# plants



## scotty (Oct 3, 2007)

i was wondering why some of my plants leafs are turning CLEAR? the params are fine and i do regular water changes. im now trying API leaf zone which has chelated iron and potassium. i know you guys like pics but this is from my phone so its not the greatest ANY help or suggestions will be appreciated


----------



## ryanimpreza (Jul 19, 2006)

how much light do you have in watts and how many gallons is the tank


----------



## scotty (Oct 3, 2007)

i have 2-36" 30 watt power-glo's and 1 21"15watt power-glo\ with sokme kind of regular fluorescent 15w 6700k they are damn near blinding to lok at. so i guess the total would be 90w in a 125. but they are not all regular fluorescent 3 are power-glo

BUMP


----------



## scotty (Oct 3, 2007)

ne one?


----------



## DiPpY eGgS (Mar 6, 2005)

maybe you don't have enough light for the one big plant.
The other ones look ok from the pics?


----------



## ryanimpreza (Jul 19, 2006)

yes it seems like you dont have enough light.


----------



## jestergraphics (May 29, 2007)

Is that plant new to the tank?

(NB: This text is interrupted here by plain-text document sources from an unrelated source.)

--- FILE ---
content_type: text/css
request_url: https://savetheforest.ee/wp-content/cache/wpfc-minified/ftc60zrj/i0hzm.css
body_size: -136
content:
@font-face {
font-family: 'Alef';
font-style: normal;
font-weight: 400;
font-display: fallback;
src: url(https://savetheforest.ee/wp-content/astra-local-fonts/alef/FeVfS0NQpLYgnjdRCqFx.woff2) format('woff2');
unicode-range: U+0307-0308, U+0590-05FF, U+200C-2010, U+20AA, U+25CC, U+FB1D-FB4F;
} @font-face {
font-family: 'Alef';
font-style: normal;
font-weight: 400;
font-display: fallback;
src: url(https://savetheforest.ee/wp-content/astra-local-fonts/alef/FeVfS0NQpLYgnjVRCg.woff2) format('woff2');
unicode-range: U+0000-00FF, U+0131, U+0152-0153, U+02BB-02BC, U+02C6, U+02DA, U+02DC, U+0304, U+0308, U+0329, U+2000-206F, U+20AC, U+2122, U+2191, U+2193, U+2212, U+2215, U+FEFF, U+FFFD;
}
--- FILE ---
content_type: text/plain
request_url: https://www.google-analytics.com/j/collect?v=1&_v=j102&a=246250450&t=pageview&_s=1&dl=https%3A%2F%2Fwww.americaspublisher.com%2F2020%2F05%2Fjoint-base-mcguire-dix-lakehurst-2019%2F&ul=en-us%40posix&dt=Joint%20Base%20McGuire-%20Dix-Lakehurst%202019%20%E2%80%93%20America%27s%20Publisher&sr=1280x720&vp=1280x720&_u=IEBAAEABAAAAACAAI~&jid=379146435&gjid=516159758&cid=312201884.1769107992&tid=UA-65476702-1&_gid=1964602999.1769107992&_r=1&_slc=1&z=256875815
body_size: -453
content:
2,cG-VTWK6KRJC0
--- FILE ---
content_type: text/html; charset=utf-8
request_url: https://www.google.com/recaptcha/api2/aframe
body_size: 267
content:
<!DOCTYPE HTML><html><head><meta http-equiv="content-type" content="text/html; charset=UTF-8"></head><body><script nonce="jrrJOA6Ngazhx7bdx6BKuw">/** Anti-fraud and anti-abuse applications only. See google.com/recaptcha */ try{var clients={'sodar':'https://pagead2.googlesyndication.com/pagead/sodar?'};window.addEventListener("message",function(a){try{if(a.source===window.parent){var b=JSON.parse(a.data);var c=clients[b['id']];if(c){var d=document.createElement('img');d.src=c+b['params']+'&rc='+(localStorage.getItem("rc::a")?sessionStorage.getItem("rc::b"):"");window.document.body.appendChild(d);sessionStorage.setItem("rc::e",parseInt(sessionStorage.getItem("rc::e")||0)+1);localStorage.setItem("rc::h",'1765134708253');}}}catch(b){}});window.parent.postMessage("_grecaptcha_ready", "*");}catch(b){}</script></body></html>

Reason I ask is becaue I seem to remember reading somewhere that plants sometimes go through "shock" like this when being put into a new aquarium and the plants not being used to your water parameters or the plants were grown with their leaves emersed so the leaves aren't used to being submersed. This has happened to my radica marble queen and a couple amazon swords; their leaves seem to deteriate the same way then I'd clip them off and they'd resprout and be perfect never a problem again.
Just a thought I'd could be all wrong-


----------



## Ibanez247 (Nov 9, 2006)

jestergraphics said:


> Is that plant new to the tank? Reason I ask is becaue I seem to remember reading somewhere that plants sometimes go through "shock" like this when being put into a new aquarium and the plants not being used to your water parameters or the plants were grown with their leaves emersed so the leaves aren't used to being submersed. This has happened to my radica marble queen and a couple amazon swords; their leaves seem to deteriate the same way then I'd clip them off and they'd resprout and be perfect never a problem again.
> Just a thought I'd could be all wrong-


Had that happen to my swords when I first got them. A few leafs died off but the plant grew back new ones. The plants themsleves look alright its just that one leaf. It may just be dieing off. I would remove that leaf it will all grow back. I would get 40 watt bulbs. I run a total of 160 watts to my 125 gallon tank and it seems to be working very well for my plants. 4x40watt flourescent bulbs.


----------



## scotty (Oct 3, 2007)

thanks to all for the advice ill look into getting more wattage


----------



## scotty (Oct 3, 2007)

i found out what the freaking problem was. my hydor 200 watt heater was shorting out WTF!. i dont know why the fish didnt freak or die but as soon as i took out the heater and dosed the tank with ferts the plants started to get better.


----------



## RBP7 (Oct 13, 2006)

also try adding more plants. i have heard that its best to fully stock your tank with plants. just having a couple plants is not good. someone willcorect me if im wrong.


----------



## angeli697 (Jul 5, 2007)

It is better to have more plants.


----------